BRIEF: Copy every record verbatim but exclude the pictures.

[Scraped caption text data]
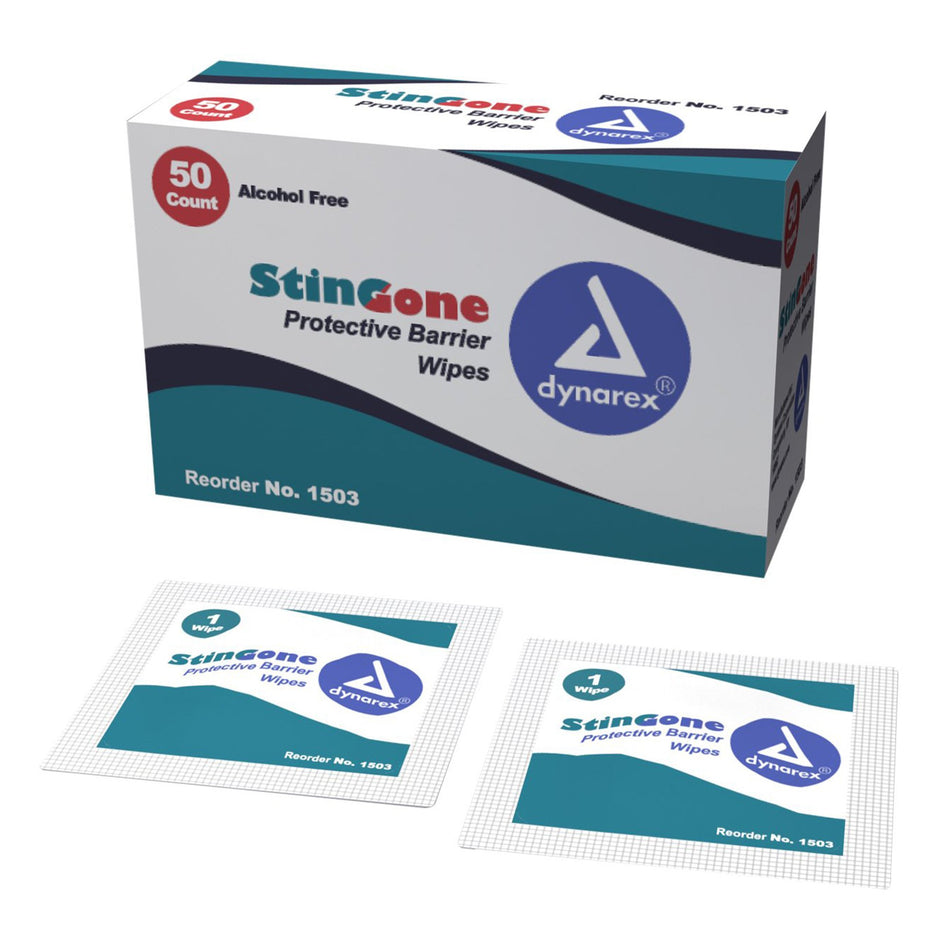 StinGone� Skin Barrier Wipe-Skin Barrier Wipe StingGone� 20% Strength Polyaminopropyl Biguanide Individual Packet NonSterile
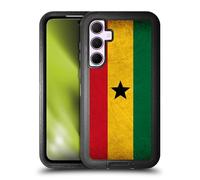 Head Case Designs Ghana Vintage World Flags Ultra-Armoured Shockproof Case [Military Grade Protection] Compatible With Samsung Galaxy A35 5G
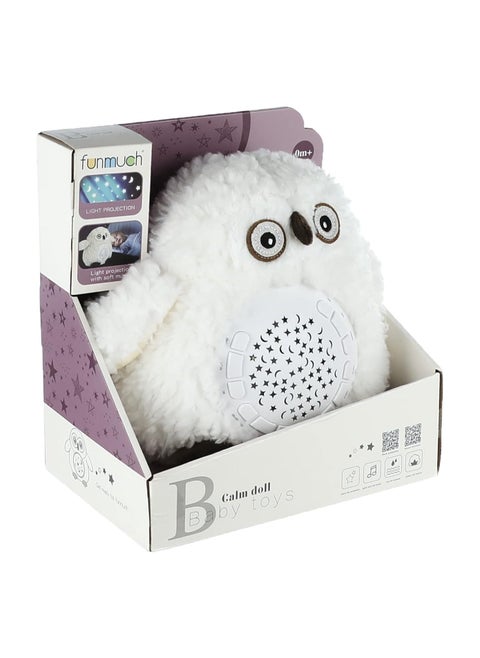 Soft toy with music and projector made of soft fur.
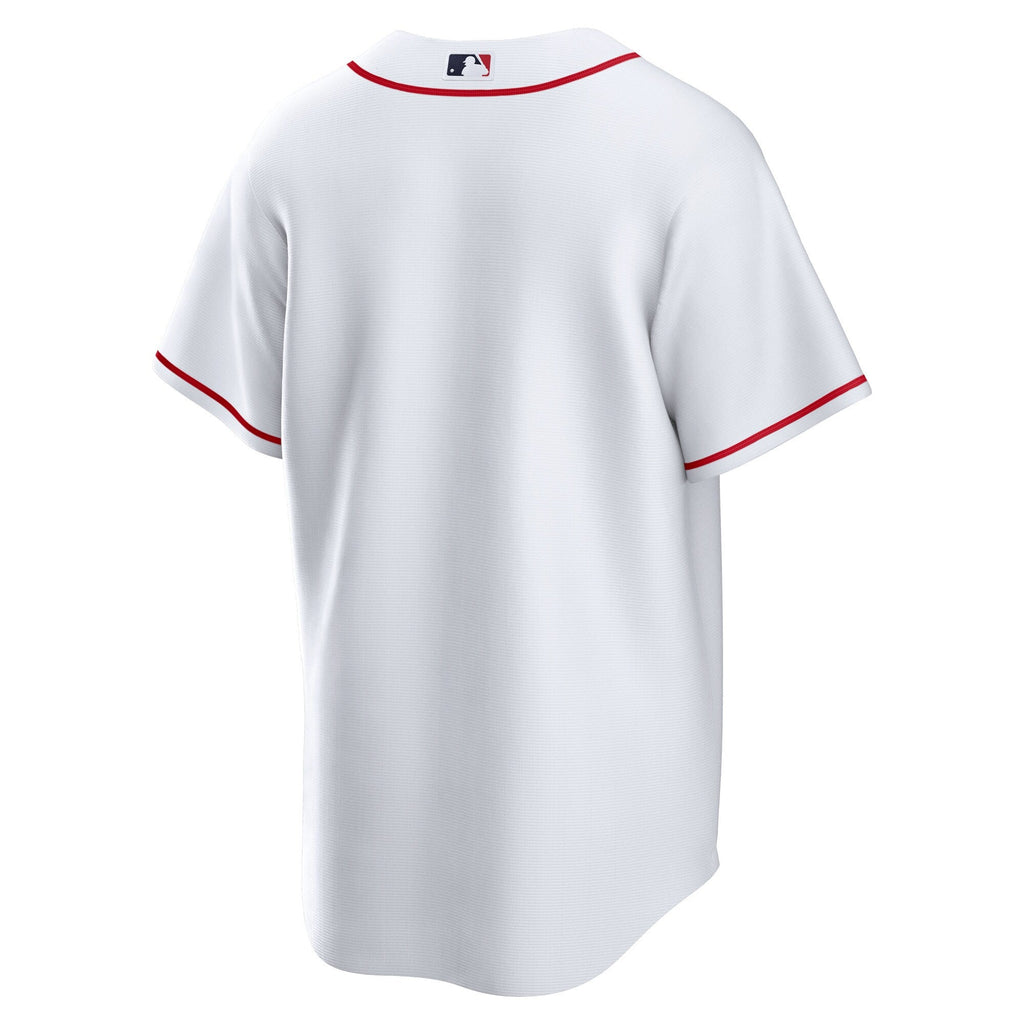 Cincinnati Reds White Home Blank Replica Jersey product image 4, provided for visual reference and product detail review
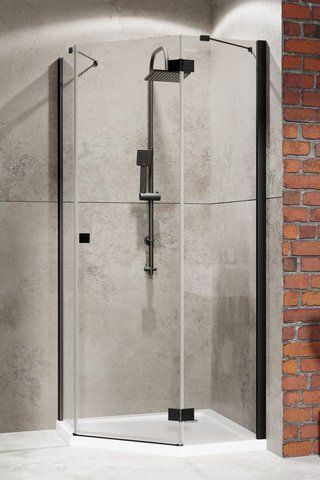 Душевая кабина ESSENZA NEW BLACK PTJ 900RX2000 чёрный/прозрачное (385010-54-01R)
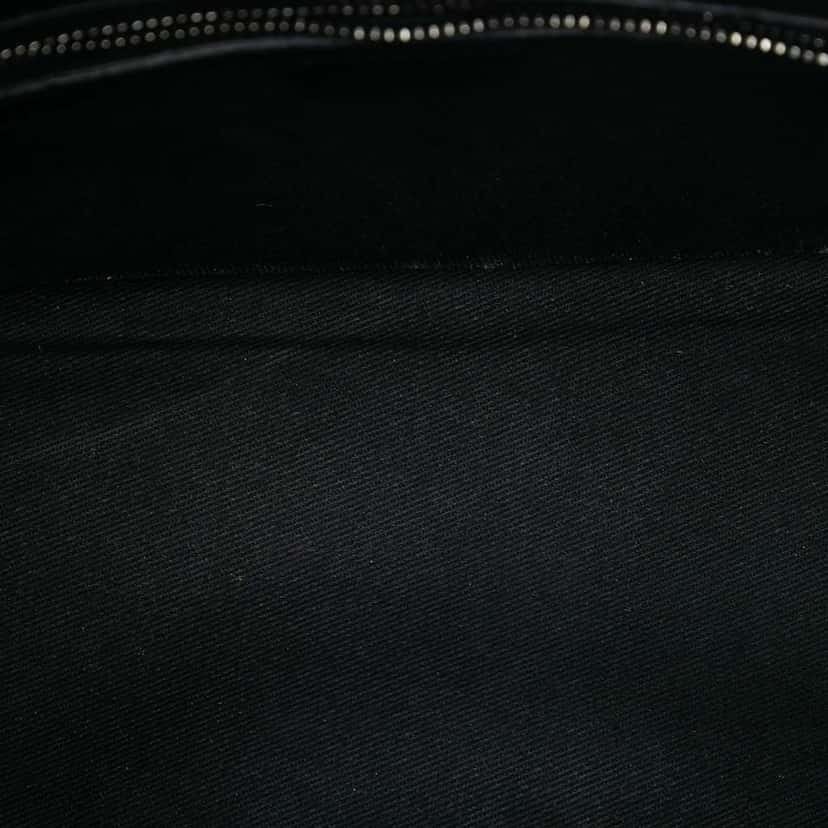 Celine C Macadam Canvas Shoulder Bag Black Canvas Good condition - Model View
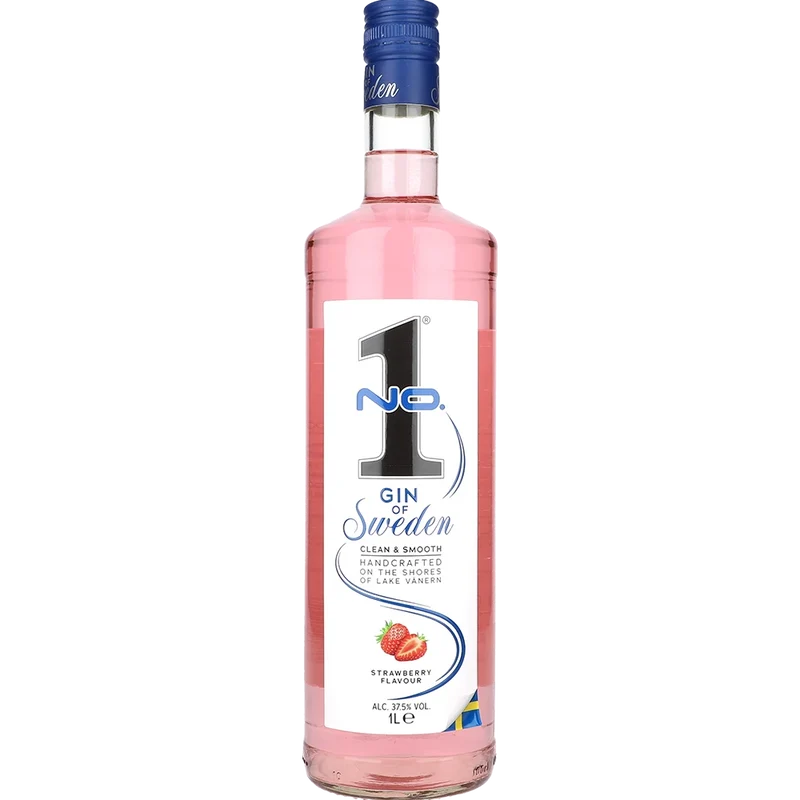 No. 1 Premium Dry Gin Strawberry 37.5 % 1L FL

TASK RESULT:
 StinGone� Skin Barrier Wipe-Skin Barrier Wipe StingGone� 20% Strength Polyaminopropyl Biguanide Individual Packet NonSterile
 Head Case Designs Ghana Vintage World Flags Ultra-Armoured Shockproof Case [Military Grade Protection] Compatible With Samsung Galaxy A35 5G
 Soft toy with music and projector made of soft fur.
 Cincinnati Reds White Home Blank Replica Jersey product image 4, provided for visual reference and product detail review
 Душевая кабина ESSENZA NEW BLACK PTJ 900RX2000 чёрный/прозрачное (385010-54-01R)
 Celine C Macadam Canvas Shoulder Bag Black Canvas Good condition - Model View
 No. 1 Premium Dry Gin Strawberry 37.5 % 1L FL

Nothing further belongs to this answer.